● **Challenge**: Number each line of the listing from the one containing "How far is [486,279]" through the last line, skipping any blank lines.

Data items
★ ★ ★ ★ ★ ★ ★

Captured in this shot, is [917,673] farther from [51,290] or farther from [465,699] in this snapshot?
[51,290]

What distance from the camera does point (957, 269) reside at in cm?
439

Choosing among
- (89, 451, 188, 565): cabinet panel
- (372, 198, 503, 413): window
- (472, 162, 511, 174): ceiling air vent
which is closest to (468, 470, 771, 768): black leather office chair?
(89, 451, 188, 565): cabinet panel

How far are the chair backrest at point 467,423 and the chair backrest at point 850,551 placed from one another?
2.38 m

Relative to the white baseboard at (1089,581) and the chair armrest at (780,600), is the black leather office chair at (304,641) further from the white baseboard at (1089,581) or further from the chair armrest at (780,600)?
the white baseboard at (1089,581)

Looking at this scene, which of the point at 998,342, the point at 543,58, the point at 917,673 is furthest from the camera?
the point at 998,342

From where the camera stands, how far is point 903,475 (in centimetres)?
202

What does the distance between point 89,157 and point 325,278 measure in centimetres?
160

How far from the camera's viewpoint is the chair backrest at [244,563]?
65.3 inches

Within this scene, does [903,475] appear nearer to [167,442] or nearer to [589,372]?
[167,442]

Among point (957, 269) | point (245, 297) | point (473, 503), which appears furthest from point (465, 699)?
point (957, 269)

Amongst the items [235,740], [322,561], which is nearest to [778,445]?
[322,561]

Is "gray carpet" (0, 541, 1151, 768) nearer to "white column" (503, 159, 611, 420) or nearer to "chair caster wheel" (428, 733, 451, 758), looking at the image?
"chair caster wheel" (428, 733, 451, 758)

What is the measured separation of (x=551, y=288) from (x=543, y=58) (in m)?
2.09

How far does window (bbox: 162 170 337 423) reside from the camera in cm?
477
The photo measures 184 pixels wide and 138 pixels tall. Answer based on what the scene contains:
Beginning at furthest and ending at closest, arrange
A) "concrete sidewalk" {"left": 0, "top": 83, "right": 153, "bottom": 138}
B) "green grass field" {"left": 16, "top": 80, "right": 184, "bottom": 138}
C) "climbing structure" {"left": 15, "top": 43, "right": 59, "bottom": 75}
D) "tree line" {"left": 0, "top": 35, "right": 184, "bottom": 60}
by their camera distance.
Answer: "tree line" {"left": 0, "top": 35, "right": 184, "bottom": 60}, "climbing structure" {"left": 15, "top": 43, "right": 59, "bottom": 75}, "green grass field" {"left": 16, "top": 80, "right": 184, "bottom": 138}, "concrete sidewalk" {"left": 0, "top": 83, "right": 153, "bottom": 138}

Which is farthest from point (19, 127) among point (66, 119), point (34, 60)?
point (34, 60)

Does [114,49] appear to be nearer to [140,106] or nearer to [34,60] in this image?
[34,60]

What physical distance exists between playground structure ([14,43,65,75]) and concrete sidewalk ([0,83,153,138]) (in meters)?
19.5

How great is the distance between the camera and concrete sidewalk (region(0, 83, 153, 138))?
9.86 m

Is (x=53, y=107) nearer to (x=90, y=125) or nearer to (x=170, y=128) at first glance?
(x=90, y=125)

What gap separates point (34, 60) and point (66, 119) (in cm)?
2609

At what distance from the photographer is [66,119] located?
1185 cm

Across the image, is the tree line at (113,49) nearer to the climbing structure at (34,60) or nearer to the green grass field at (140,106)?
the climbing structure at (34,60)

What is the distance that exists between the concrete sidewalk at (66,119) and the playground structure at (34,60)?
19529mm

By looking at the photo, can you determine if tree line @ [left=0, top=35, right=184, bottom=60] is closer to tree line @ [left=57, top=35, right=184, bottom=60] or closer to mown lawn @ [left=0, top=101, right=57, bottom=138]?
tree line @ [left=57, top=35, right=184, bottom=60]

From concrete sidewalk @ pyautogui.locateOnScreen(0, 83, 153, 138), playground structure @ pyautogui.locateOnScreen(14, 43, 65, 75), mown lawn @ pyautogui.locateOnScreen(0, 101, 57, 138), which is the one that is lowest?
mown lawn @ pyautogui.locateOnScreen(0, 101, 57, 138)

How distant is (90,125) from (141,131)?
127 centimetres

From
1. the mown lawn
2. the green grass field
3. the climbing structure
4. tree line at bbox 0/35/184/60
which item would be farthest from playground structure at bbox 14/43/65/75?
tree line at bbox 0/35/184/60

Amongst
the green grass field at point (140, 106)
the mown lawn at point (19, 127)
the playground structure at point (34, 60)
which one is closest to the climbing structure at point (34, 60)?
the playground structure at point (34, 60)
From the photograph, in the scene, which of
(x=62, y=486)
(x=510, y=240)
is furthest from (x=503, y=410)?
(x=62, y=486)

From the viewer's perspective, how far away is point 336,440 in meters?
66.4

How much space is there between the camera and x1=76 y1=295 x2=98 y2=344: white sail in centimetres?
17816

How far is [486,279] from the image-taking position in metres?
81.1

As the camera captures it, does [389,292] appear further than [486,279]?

★ ★ ★ ★ ★ ★ ★

● **Reply**:
1. How far is [486,279] from the image-taking position in metres?
2. 81.1
3. As the camera captures it, does [389,292] appear further than [486,279]?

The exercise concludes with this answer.